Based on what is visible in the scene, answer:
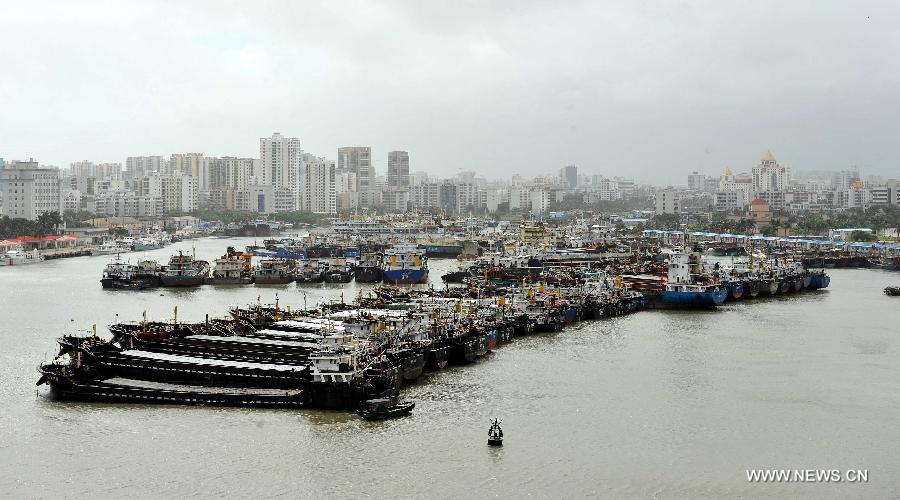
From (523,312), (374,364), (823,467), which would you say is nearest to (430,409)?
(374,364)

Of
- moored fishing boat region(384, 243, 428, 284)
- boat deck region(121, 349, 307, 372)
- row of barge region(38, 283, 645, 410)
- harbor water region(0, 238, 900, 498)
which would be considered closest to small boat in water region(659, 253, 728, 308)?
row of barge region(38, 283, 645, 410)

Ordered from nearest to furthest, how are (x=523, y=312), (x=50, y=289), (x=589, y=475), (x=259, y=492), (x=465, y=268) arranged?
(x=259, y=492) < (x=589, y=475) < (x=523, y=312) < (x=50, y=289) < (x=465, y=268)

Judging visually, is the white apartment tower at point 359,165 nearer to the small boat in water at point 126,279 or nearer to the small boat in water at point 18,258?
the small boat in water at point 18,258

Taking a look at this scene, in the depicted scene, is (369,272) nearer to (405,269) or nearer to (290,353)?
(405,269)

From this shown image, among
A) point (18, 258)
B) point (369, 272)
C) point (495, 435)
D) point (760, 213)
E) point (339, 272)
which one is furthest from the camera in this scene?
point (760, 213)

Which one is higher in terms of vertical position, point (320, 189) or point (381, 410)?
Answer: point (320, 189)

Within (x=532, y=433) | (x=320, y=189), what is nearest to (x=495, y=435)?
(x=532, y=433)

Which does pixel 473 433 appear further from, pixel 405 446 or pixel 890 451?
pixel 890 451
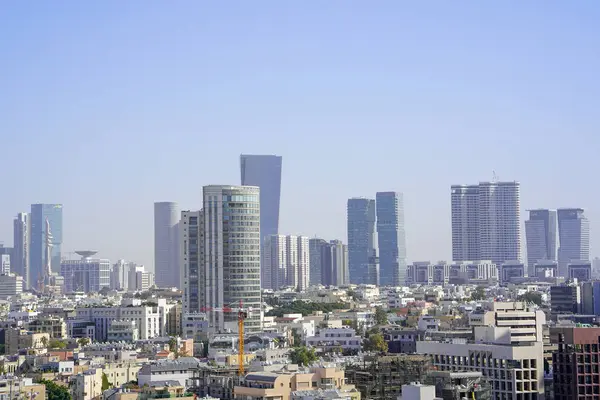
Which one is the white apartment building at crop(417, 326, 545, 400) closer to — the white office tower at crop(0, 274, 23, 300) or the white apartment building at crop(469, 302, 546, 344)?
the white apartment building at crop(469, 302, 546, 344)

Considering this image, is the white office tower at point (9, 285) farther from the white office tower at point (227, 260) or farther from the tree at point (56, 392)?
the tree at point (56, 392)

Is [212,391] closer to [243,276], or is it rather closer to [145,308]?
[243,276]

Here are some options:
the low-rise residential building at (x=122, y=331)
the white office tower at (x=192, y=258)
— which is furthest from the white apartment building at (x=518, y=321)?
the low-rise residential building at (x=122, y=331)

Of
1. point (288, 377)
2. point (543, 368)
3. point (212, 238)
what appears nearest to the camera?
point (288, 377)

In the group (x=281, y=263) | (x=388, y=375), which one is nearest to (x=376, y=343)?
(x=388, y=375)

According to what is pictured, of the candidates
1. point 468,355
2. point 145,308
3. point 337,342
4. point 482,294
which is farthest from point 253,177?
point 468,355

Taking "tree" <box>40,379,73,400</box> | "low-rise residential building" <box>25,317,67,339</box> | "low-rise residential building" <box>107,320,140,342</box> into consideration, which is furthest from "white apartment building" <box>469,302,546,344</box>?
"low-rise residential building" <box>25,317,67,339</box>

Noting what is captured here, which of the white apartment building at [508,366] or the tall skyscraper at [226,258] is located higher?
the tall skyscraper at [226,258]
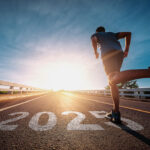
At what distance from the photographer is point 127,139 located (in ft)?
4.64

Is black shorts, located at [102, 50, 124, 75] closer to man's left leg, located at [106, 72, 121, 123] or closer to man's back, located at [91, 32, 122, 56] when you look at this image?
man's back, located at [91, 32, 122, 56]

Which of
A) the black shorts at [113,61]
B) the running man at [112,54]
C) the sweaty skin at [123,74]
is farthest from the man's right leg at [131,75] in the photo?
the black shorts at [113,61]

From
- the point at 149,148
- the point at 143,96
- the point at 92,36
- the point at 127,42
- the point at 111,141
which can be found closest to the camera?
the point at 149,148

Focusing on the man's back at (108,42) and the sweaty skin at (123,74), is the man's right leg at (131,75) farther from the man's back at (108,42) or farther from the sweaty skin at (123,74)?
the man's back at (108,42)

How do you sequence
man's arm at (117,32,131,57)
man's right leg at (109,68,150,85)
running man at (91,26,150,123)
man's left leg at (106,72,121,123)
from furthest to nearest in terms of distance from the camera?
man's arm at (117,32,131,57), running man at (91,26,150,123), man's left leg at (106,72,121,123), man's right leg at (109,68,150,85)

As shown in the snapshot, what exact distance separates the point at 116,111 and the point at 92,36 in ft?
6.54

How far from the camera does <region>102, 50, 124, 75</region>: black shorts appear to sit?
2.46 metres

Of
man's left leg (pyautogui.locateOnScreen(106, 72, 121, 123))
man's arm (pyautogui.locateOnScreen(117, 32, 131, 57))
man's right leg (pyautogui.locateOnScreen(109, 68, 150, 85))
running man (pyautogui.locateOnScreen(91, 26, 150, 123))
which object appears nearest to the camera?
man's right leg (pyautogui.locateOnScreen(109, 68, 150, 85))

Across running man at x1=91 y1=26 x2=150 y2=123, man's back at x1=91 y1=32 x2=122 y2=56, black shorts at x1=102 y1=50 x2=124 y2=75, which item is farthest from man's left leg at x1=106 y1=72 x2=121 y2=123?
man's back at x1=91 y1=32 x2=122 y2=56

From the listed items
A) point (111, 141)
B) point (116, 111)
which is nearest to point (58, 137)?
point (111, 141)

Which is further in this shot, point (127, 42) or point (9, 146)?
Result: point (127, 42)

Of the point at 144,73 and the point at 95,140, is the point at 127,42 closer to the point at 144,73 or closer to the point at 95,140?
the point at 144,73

------------------------------

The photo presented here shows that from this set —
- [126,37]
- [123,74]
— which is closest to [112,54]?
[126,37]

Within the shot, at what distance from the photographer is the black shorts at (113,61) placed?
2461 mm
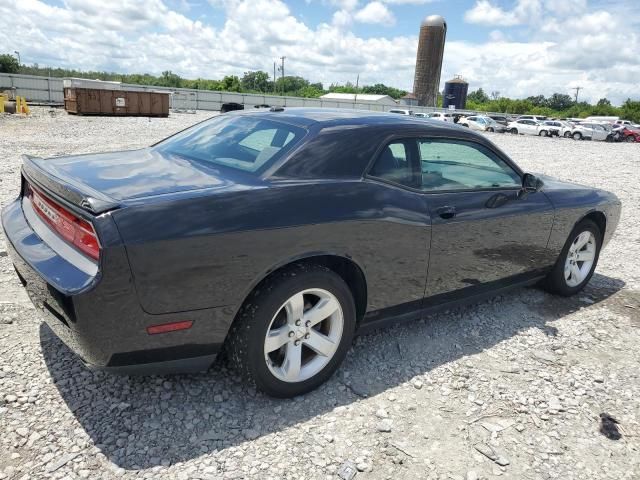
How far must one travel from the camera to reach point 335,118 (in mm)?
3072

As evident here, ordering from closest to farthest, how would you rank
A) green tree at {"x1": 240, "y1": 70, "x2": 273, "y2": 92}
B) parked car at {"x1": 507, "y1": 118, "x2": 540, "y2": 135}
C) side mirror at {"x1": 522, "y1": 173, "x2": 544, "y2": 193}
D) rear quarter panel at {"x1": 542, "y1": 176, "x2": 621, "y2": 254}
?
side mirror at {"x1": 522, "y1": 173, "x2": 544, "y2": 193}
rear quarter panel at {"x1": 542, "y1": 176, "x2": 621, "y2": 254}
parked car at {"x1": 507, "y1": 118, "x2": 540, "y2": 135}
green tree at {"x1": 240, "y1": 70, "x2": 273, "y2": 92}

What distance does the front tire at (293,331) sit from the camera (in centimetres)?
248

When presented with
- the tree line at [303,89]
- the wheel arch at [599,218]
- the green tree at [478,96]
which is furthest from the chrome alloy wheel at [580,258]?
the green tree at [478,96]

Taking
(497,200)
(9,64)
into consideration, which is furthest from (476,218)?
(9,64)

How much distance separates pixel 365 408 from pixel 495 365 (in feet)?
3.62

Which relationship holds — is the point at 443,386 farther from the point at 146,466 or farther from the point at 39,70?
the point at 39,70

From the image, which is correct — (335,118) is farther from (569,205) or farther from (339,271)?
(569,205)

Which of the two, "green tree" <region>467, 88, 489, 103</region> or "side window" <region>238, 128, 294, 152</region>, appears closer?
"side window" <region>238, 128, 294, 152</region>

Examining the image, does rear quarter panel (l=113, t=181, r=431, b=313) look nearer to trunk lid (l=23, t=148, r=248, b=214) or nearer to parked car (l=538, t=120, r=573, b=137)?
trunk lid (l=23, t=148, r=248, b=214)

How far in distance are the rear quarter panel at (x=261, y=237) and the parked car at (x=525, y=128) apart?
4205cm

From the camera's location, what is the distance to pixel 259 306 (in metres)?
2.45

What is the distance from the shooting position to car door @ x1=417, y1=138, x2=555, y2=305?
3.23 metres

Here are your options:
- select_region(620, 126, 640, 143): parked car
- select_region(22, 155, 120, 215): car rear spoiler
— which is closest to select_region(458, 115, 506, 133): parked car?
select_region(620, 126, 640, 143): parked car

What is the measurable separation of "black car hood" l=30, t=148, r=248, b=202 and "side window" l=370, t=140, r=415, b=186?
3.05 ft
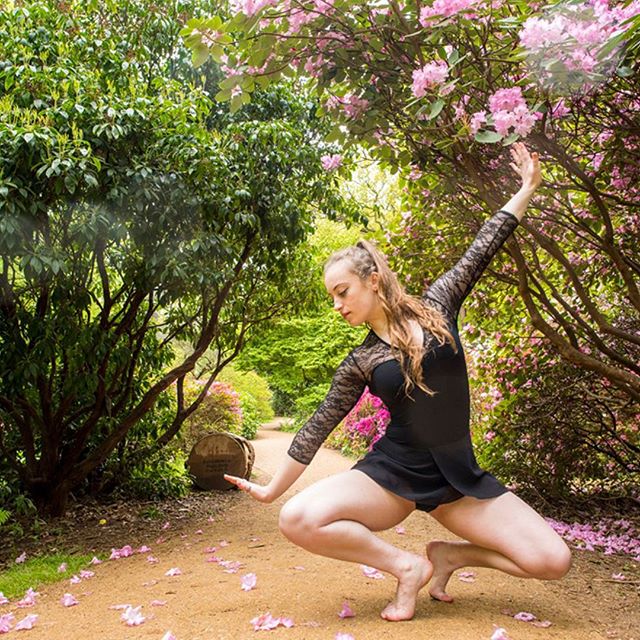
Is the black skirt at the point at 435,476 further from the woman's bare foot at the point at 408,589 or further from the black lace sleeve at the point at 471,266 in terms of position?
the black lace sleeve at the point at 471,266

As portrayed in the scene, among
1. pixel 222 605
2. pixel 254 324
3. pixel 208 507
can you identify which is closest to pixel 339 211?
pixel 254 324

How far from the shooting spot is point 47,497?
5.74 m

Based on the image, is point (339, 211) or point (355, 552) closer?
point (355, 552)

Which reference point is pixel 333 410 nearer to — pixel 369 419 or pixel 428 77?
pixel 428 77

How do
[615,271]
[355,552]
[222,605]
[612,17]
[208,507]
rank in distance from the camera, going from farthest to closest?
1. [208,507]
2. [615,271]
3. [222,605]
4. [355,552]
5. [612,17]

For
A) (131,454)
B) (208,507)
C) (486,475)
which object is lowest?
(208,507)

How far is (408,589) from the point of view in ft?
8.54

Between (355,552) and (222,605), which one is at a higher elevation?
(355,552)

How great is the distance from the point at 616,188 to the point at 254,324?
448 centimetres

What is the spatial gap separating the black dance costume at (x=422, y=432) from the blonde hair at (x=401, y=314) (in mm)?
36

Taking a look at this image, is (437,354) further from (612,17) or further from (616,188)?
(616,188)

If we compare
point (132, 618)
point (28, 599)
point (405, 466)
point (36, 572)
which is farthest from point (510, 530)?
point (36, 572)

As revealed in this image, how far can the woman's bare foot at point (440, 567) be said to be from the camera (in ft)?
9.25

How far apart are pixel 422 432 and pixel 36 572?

------------------------------

Return every line of the data above that contains the string "object". Matching is case-sensitive.

which object appears nearest to the camera?
which object is lowest?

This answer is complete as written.